**What you have to do:**
Arrange every line of the records below into a Markdown table with two columns, No. and Text, numbering the rows in order and leaving out blank lines.

··········

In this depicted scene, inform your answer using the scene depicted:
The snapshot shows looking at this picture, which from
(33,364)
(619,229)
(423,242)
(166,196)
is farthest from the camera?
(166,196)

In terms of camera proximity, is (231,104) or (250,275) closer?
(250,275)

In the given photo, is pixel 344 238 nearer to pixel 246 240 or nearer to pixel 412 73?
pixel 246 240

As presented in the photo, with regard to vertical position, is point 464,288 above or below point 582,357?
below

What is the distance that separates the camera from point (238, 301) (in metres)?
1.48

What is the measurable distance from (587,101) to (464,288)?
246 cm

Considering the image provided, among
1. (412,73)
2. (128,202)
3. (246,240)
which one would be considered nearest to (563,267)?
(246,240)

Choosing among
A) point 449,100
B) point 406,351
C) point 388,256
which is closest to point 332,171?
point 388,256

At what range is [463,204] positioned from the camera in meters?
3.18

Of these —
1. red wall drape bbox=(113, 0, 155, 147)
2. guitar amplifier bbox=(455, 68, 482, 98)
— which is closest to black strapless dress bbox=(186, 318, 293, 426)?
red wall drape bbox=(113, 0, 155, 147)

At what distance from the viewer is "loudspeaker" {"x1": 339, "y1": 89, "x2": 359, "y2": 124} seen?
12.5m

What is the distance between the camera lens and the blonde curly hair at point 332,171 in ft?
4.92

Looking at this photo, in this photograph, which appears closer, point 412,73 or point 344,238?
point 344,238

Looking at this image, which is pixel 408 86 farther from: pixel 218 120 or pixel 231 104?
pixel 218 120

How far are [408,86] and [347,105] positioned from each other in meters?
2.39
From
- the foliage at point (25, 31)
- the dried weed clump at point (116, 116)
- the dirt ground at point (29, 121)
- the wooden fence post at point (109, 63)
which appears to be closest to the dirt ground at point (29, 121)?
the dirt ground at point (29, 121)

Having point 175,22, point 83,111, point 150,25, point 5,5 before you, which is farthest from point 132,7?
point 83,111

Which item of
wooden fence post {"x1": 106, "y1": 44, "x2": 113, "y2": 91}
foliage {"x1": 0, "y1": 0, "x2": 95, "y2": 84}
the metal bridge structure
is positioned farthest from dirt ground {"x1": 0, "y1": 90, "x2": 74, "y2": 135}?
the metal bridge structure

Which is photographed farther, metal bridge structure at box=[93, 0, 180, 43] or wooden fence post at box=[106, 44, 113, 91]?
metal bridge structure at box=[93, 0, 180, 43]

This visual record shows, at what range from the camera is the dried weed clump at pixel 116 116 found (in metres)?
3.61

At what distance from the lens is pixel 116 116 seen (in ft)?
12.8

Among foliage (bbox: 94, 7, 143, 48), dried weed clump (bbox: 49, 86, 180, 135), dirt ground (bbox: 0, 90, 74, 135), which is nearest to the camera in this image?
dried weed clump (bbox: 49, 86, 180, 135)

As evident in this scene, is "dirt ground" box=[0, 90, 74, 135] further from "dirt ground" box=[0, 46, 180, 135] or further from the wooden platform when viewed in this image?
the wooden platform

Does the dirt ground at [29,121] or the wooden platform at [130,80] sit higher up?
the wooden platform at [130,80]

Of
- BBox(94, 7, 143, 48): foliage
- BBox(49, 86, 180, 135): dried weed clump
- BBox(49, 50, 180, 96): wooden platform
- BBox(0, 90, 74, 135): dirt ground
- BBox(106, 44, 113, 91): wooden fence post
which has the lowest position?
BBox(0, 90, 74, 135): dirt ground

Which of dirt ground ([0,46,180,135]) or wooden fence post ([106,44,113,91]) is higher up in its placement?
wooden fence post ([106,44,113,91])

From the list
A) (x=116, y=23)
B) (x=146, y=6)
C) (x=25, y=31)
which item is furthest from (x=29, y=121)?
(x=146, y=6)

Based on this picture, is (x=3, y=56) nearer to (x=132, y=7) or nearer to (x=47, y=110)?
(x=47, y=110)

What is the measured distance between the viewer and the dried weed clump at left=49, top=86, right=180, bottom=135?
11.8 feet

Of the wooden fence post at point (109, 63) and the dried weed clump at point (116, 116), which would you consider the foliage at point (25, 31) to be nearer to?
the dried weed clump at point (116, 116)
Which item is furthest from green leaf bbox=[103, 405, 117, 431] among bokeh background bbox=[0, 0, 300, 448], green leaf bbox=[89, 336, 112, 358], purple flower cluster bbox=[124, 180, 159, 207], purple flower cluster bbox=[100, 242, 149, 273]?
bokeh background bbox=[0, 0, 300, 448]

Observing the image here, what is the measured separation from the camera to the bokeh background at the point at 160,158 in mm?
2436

··········

**Final result:**
| No. | Text |
|---|---|
| 1 | In this depicted scene, inform your answer using the scene depicted: |
| 2 | The snapshot shows looking at this picture, which from |
| 3 | (33,364) |
| 4 | (619,229) |
| 5 | (423,242) |
| 6 | (166,196) |
| 7 | is farthest from the camera? |
| 8 | (166,196) |
| 9 | In terms of camera proximity, is (231,104) or (250,275) closer? |
| 10 | (250,275) |
| 11 | In the given photo, is pixel 344 238 nearer to pixel 246 240 or nearer to pixel 412 73? |
| 12 | pixel 246 240 |
| 13 | As presented in the photo, with regard to vertical position, is point 464,288 above or below point 582,357? |
| 14 | below |
| 15 | What is the distance that separates the camera from point (238, 301) (in metres)? |
| 16 | 1.48 |
| 17 | What is the measurable distance from (587,101) to (464,288)? |
| 18 | 246 cm |
| 19 | Considering the image provided, among |
| 20 | 1. (412,73) |
| 21 | 2. (128,202) |
| 22 | 3. (246,240) |
| 23 | which one would be considered nearest to (563,267)? |
| 24 | (246,240) |
| 25 | Choosing among |
| 26 | A) point 449,100 |
| 27 | B) point 406,351 |
| 28 | C) point 388,256 |
| 29 | which is closest to point 332,171? |
| 30 | point 388,256 |
| 31 | At what range is [463,204] positioned from the camera in meters? |
| 32 | 3.18 |
| 33 | Of these — |
| 34 | 1. red wall drape bbox=(113, 0, 155, 147) |
| 35 | 2. guitar amplifier bbox=(455, 68, 482, 98) |
| 36 | — which is closest to black strapless dress bbox=(186, 318, 293, 426)? |
| 37 | red wall drape bbox=(113, 0, 155, 147) |
| 38 | At what distance from the viewer is "loudspeaker" {"x1": 339, "y1": 89, "x2": 359, "y2": 124} seen? |
| 39 | 12.5m |
| 40 | What is the distance between the camera lens and the blonde curly hair at point 332,171 in ft? |
| 41 | 4.92 |
| 42 | Looking at this photo, in this photograph, which appears closer, point 412,73 or point 344,238? |
| 43 | point 344,238 |
| 44 | Looking at this image, which is pixel 408 86 farther from: pixel 218 120 or pixel 231 104? |
| 45 | pixel 218 120 |
| 46 | How far are [408,86] and [347,105] positioned from each other in meters? |
| 47 | 2.39 |
| 48 | From |
| 49 | - the foliage at point (25, 31) |
| 50 | - the dried weed clump at point (116, 116) |
| 51 | - the dirt ground at point (29, 121) |
| 52 | - the wooden fence post at point (109, 63) |
| 53 | which appears to be closest to the dirt ground at point (29, 121)? |
| 54 | the dirt ground at point (29, 121) |
| 55 | Having point 175,22, point 83,111, point 150,25, point 5,5 before you, which is farthest from point 132,7? |
| 56 | point 83,111 |
| 57 | Which item of |
| 58 | wooden fence post {"x1": 106, "y1": 44, "x2": 113, "y2": 91} |
| 59 | foliage {"x1": 0, "y1": 0, "x2": 95, "y2": 84} |
| 60 | the metal bridge structure |
| 61 | is positioned farthest from dirt ground {"x1": 0, "y1": 90, "x2": 74, "y2": 135}? |
| 62 | the metal bridge structure |
| 63 | Which is photographed farther, metal bridge structure at box=[93, 0, 180, 43] or wooden fence post at box=[106, 44, 113, 91]? |
| 64 | metal bridge structure at box=[93, 0, 180, 43] |
| 65 | This visual record shows, at what range from the camera is the dried weed clump at pixel 116 116 found (in metres)? |
| 66 | 3.61 |
| 67 | At what distance from the lens is pixel 116 116 seen (in ft)? |
| 68 | 12.8 |
| 69 | Among foliage (bbox: 94, 7, 143, 48), dried weed clump (bbox: 49, 86, 180, 135), dirt ground (bbox: 0, 90, 74, 135), which is nearest to the camera in this image? |
| 70 | dried weed clump (bbox: 49, 86, 180, 135) |
| 71 | As evident in this scene, is "dirt ground" box=[0, 90, 74, 135] further from "dirt ground" box=[0, 46, 180, 135] or further from the wooden platform when viewed in this image? |
| 72 | the wooden platform |
| 73 | Does the dirt ground at [29,121] or the wooden platform at [130,80] sit higher up? |
| 74 | the wooden platform at [130,80] |
| 75 | Of |
| 76 | - BBox(94, 7, 143, 48): foliage |
| 77 | - BBox(49, 86, 180, 135): dried weed clump |
| 78 | - BBox(49, 50, 180, 96): wooden platform |
| 79 | - BBox(0, 90, 74, 135): dirt ground |
| 80 | - BBox(106, 44, 113, 91): wooden fence post |
| 81 | which has the lowest position? |
| 82 | BBox(0, 90, 74, 135): dirt ground |
| 83 | Which of dirt ground ([0,46,180,135]) or wooden fence post ([106,44,113,91]) is higher up in its placement? |
| 84 | wooden fence post ([106,44,113,91]) |
| 85 | From the list |
| 86 | A) (x=116, y=23) |
| 87 | B) (x=146, y=6) |
| 88 | C) (x=25, y=31) |
| 89 | which item is furthest from (x=29, y=121)? |
| 90 | (x=146, y=6) |
| 91 | Based on this picture, is (x=3, y=56) nearer to (x=132, y=7) or nearer to (x=47, y=110)? |
| 92 | (x=47, y=110) |
| 93 | What is the measured distance between the viewer and the dried weed clump at left=49, top=86, right=180, bottom=135? |
| 94 | 11.8 feet |
| 95 | Of the wooden fence post at point (109, 63) and the dried weed clump at point (116, 116), which would you consider the foliage at point (25, 31) to be nearer to? |
| 96 | the dried weed clump at point (116, 116) |
| 97 | Which item is furthest from green leaf bbox=[103, 405, 117, 431] among bokeh background bbox=[0, 0, 300, 448], green leaf bbox=[89, 336, 112, 358], purple flower cluster bbox=[124, 180, 159, 207], purple flower cluster bbox=[100, 242, 149, 273]? |
| 98 | bokeh background bbox=[0, 0, 300, 448] |
| 99 | Observing the image here, what is the measured separation from the camera to the bokeh background at the point at 160,158 in mm? |
| 100 | 2436 |